My solution is to eliminate all the nonsense by saying Astral Perception IS a type of vision (and hearing, etc.) and treat it just like any other type of vision (thermographic, low-light, etc.). If you don't like this elegant solution, then by all means use whatever works for you.
Yerameyahu
I'm only asking what problems you think you're solving. There's nothing inherently problematic about a 'nonsense' sense; it's magic. Yes, the book usually analogizes it as vision, because we don't have magic. *shrug* I didn't offer an explanation, so I don't know what you're referring to.
shon
QUOTE (Shinobi Killfist @ Oct 29 2010, 07:04 AM) *
[...], or do what I do and say the entire end result is the pool and you split that. I don't care how you got your pool to 14 dice, it will be treated like 14 dice not 6 dice with 8 dice of bonuses. It is quicker easier, and more balanced.


I like your approach!
Redcrow
QUOTE (Yerameyahu @ Oct 29 2010, 12:33 PM) *
*shrug* I didn't offer an explanation, so I don't know what you're referring to.

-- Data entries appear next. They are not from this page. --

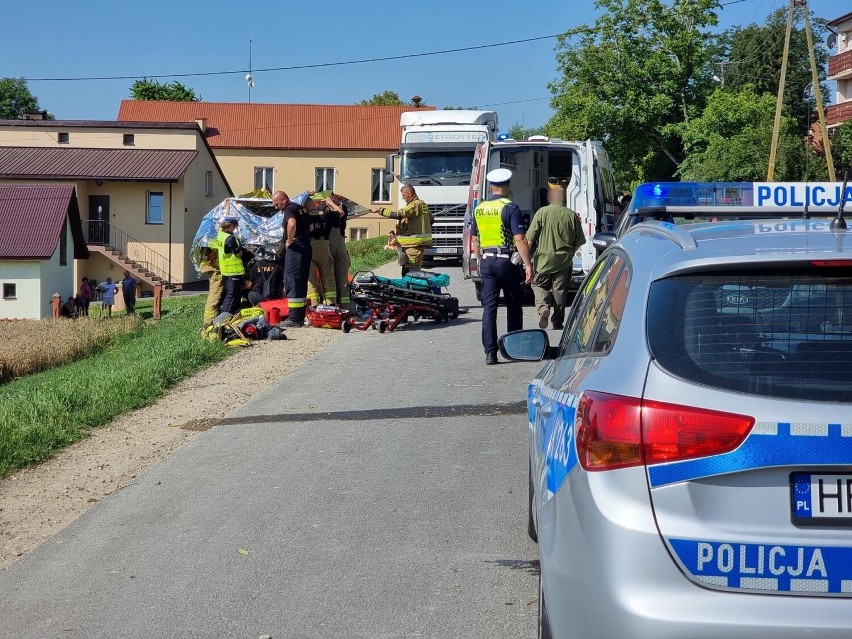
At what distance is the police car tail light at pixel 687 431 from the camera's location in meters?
2.65

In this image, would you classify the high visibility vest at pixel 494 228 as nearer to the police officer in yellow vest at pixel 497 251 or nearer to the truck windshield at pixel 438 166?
the police officer in yellow vest at pixel 497 251

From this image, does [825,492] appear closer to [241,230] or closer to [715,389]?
[715,389]

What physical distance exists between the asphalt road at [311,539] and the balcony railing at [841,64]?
192 feet

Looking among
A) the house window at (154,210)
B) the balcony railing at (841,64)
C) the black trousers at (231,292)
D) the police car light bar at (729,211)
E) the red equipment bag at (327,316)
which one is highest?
the balcony railing at (841,64)

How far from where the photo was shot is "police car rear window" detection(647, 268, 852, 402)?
273cm

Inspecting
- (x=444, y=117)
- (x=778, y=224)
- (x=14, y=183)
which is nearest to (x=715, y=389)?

Really? you didn't offer an "explanation" in your earlier post?

QUOTE (Yerameyahu @ Oct 29 2010, 12:33 PM) *
So. You said your problem was that it's illogical to suffer vision penalties if it's not vision. I explained that you don't, so the logic vanishes. All of the 'Visibility' mods are 100% swappable to any other sensory analogy, or to a plain numerical abstraction (bleh).


Emphasis mine.
Yerameyahu
smile.gif I didn't offer an explanation of Astral Perception. I explained the flaw in your argument, i.e. 'you don't suffer vision penalties'.

Anyway. smile.gif I'd be fine if they came out tomorrow and said, 'nevermind, Astral Perception manifests in your brain as the five senses, so it's just like VR'. There's nothing inherently wrong with that, just as there's nothing inherently wrong with it being a 'nonsense' psychic sense. The actual problems we have with Astral Perception are practical matters: 'does smoke work?' 'how far does your aura extend through clothes/armor/vehicles/objects?' 'is glass and mirrors opaque?' etc.